(Short descriptive text snippets)
◇ ◇ ◇ ◇
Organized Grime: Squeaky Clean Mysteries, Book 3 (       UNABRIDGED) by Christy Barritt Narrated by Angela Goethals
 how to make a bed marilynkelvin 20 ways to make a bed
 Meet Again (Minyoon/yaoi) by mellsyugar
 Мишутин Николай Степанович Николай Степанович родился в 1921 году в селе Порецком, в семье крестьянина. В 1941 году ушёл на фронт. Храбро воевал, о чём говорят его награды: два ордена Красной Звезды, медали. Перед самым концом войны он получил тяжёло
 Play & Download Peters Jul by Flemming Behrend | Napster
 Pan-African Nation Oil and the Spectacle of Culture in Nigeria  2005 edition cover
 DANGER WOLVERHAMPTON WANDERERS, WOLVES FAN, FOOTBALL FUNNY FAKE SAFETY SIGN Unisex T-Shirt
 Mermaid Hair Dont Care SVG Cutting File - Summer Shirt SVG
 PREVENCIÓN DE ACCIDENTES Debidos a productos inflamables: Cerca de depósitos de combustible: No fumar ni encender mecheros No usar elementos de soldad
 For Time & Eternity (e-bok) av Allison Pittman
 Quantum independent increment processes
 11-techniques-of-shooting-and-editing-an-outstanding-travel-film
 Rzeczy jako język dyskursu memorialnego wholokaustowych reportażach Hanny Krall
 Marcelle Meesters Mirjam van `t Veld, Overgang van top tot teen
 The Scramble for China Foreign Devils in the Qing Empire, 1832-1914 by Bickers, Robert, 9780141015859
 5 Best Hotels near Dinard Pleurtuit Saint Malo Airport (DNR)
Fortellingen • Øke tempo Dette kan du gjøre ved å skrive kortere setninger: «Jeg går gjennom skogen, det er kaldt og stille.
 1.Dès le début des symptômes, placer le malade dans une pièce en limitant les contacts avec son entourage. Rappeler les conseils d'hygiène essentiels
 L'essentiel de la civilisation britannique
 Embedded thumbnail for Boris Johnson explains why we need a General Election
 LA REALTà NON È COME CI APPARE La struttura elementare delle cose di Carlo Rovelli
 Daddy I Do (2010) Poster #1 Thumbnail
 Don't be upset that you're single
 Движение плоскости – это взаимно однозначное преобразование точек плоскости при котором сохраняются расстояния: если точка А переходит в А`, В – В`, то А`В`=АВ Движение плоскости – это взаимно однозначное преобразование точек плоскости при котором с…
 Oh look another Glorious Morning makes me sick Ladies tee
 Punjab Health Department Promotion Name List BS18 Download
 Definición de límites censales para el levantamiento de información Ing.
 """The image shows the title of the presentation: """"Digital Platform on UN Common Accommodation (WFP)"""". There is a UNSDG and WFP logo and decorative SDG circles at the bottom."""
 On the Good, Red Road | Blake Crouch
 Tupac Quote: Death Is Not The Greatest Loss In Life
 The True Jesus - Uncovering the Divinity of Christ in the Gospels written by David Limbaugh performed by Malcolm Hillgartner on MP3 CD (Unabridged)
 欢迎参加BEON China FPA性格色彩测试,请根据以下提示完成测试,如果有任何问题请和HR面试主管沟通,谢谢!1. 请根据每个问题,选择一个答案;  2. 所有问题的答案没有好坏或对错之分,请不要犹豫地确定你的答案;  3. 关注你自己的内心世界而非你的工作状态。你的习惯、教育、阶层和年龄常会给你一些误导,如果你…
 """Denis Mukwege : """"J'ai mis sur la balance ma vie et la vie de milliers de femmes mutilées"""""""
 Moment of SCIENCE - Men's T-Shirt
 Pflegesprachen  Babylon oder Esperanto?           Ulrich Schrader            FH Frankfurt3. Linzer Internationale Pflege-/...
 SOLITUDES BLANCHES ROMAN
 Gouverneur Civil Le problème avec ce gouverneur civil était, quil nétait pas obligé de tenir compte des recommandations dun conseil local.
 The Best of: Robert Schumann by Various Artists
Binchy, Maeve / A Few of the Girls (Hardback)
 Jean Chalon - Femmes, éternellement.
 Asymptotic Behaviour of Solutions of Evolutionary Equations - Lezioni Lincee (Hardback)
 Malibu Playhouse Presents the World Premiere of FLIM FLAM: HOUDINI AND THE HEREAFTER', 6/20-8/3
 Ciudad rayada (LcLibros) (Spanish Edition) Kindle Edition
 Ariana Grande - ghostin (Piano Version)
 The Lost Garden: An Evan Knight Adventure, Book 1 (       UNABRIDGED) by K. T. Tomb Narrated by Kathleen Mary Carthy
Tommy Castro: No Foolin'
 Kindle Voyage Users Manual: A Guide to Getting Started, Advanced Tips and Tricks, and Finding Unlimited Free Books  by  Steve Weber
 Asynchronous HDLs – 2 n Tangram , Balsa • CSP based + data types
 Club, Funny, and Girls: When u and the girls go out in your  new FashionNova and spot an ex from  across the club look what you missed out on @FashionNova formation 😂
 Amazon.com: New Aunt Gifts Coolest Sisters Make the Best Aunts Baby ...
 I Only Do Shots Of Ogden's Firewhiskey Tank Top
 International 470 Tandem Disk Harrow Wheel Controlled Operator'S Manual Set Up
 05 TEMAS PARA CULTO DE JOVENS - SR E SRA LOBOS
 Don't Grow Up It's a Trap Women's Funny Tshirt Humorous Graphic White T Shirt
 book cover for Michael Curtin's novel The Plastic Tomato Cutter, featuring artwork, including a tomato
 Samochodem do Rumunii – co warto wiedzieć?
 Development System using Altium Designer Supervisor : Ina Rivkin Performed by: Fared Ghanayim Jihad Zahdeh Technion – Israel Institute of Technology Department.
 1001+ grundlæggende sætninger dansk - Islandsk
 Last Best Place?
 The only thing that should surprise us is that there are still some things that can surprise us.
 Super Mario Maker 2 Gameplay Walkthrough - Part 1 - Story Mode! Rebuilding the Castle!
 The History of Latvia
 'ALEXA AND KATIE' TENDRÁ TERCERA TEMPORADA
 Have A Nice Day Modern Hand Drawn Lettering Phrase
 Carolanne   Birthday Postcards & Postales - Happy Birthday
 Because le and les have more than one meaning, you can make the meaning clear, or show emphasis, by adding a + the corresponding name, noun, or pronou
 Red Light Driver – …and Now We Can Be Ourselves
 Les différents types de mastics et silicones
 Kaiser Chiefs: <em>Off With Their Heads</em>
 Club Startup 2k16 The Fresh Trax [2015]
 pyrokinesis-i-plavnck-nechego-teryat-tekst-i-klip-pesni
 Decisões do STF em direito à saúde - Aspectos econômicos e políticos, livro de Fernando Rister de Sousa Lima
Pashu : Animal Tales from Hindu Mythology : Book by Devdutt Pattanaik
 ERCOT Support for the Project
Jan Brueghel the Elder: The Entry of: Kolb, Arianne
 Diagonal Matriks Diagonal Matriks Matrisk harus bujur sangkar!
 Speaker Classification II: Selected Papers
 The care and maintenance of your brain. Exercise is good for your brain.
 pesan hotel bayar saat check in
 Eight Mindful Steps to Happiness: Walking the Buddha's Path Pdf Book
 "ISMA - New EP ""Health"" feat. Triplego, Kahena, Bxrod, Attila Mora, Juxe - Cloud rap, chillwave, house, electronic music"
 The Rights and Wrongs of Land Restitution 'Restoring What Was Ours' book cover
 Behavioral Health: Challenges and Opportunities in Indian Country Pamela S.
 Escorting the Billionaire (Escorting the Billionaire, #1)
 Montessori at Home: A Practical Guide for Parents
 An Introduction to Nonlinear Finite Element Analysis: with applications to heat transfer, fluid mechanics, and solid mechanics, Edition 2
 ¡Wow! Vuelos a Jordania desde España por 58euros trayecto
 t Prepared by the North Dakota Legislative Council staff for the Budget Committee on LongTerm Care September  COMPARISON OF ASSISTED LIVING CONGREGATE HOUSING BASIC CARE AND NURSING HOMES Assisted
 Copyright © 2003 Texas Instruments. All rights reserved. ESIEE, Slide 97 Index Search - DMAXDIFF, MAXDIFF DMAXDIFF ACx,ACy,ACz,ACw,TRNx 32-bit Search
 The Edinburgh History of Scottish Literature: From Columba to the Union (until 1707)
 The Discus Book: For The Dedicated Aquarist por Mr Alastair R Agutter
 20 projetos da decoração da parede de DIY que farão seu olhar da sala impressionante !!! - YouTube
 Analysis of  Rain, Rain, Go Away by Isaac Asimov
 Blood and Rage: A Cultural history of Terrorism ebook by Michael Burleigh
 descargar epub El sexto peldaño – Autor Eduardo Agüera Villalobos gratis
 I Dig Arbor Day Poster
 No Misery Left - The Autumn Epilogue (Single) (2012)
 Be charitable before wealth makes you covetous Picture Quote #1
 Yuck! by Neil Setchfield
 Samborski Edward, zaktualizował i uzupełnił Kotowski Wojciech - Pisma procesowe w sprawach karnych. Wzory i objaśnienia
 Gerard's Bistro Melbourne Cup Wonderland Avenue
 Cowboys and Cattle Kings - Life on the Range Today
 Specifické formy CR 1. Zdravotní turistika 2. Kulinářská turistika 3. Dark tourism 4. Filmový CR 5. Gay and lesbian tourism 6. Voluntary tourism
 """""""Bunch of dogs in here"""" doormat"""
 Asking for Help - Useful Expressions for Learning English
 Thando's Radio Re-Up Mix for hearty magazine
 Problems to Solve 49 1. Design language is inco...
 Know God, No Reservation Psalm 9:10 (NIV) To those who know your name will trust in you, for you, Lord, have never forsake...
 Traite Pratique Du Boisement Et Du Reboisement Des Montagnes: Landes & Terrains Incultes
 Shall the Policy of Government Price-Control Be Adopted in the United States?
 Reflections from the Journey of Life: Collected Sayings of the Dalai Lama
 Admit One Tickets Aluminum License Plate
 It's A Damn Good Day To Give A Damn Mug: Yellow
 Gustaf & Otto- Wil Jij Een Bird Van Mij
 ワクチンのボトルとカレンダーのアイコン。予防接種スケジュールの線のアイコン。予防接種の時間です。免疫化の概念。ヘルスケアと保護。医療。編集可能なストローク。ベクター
◇ ◇ ◇ ◇
▶ [Action item] Your answer should be the lines from the one containing "Thando's Radio Re-Up Mix for hearty magazine" to the end of the entries above, restated exactly and alone.

▶ [Exercise output]
 Thando's Radio Re-Up Mix for hearty magazine
 Problems to Solve 49 1. Design language is inco...
 Know God, No Reservation Psalm 9:10 (NIV) To those who know your name will trust in you, for you, Lord, have never forsake...
 Traite Pratique Du Boisement Et Du Reboisement Des Montagnes: Landes & Terrains Incultes
 Shall the Policy of Government Price-Control Be Adopted in the United States?
 Reflections from the Journey of Life: Collected Sayings of the Dalai Lama
 Admit One Tickets Aluminum License Plate
 It's A Damn Good Day To Give A Damn Mug: Yellow
 Gustaf & Otto- Wil Jij Een Bird Van Mij
 ワクチンのボトルとカレンダーのアイコン。予防接種スケジュールの線のアイコン。予防接種の時間です。免疫化の概念。ヘルスケアと保護。医療。編集可能なストローク。ベクター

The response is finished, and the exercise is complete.